→ **Instructions to follow**:
According to the theater review, what are the people called who hook into life-support systems and spend their entire lives in the fantasy worlds?

→ **Passage shown**:
Area Stage’s The Nether: Moral Implications Of Living Forever In An Internet Fantasy World

Samantha Dagnino as a cyber detective faces off with Peter Galman as a man who runs a virtual reality porn site for pedophiles in The Nether at Area Stage Company / Photos by Giancarlo Rodaz.

Samantha Dagnino as a cyber detective faces off with Peter Galman as a man who runs a virtual reality porn site for pedophiles in The Nether at Area Stage Company / Photos by Giancarlo Rodaz.

We are in one of the busiest months in one of the busiest seasons in South Florida theater – at least 25 openings, and likely more. If you don’t see a review of a show that has opened while looking at the top of the front page, please scroll down the page or use the search function.

By Bill Hirschman

For a century, especially the past half-century, the popularity of fantasy and science fiction has grown exponentially because it fired and freed people’s imagination. But in the past three decades, the evolution of technology has enabled such flights to become ever more enveloping: beginning with text-based chat rooms to on-line role-playing games to current headsets that plunge you into 3-D virtual reality worlds.

But like the responsibilities discovered with development of atomic energy because no one thought it out beforehand, technological advances bring with them moral dilemmas, philosophical quandaries and ethical issues.

The Nether, Jennifer Haley’s acclaimed play given an impressive outing at Area Stage Company, posits today’s hedonistic urges catered to by the Internet and takes that paradigm to a logical extremity in the near future. In doing so, Haley and the Miami-based troupe raise questions we should be asking about the dangers of what we have wrought and whether being able to do something means we ought to do it. Haley and Area Stage don’t answer questions, but they ask ones that patrons should mull for a long time to come.

The premise starts with the creation of a desiccated dystopian future in which a highly evolved Internet known as The Nether has become an alluring and addictive playground. Businesses deliver imaginary environments that satisfy all five senses. Some despairing people are so disenchanted with their real lives that they hook into life-support systems and spend their entire lives as “shades” permanently in these fantasy worlds.

Of course, an obvious application is fulfillment of sexual fantasies, a full sensory extension of today’s visual/aural on-line porn and the two-dimensional Second Life site.

Already, this raises a seminar-full of issues about privacy, intellectual freedom, government regulation, self-actualization, on and on. But they are academic discussions. Haley brings them into inescapable bas-relief by imagining an erudite, cultured businessman Sims (perhaps of Sim City?) who has created an especially advanced Hideaway. It provides a dream world where pedophiles can act out their sexual fantasies with underage girls in the lush garden of a Victorian manor — as well as some even darker urges.

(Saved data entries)
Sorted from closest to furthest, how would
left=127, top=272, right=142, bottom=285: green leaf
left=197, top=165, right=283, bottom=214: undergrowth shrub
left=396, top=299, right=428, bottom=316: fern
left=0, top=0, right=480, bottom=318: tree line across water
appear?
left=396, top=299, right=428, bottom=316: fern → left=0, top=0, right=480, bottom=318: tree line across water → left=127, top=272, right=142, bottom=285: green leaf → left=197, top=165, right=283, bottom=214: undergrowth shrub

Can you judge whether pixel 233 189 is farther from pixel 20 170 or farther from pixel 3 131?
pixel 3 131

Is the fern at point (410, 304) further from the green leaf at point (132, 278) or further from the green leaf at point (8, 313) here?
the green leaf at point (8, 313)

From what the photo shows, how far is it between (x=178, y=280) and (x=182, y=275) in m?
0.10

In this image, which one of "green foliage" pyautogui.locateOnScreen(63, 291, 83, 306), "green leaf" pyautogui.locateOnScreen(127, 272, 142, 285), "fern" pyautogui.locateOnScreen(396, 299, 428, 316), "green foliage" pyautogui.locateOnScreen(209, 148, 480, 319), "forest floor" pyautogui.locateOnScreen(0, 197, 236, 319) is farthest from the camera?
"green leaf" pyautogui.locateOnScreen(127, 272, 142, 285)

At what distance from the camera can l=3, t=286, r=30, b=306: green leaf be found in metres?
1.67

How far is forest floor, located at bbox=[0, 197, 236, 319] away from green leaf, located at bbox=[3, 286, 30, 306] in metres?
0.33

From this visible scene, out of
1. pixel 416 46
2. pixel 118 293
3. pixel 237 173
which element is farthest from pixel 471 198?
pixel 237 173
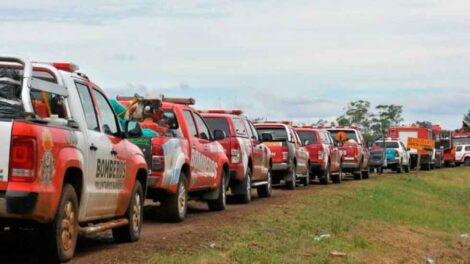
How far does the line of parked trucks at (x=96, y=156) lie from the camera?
21.7ft

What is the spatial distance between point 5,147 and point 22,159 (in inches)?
6.7

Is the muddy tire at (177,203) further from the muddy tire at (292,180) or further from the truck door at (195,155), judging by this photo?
the muddy tire at (292,180)

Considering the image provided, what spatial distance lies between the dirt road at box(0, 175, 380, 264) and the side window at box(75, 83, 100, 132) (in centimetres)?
132

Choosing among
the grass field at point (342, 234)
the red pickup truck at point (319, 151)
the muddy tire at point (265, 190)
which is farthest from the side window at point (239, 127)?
the red pickup truck at point (319, 151)

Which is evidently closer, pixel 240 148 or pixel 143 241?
pixel 143 241

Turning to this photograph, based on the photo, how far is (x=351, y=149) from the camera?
97.9 feet

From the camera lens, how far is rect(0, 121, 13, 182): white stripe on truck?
6.49 m

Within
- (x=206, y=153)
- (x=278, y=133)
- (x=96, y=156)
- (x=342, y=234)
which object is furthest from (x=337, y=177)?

→ **Answer for this exercise**:
They are called "shades."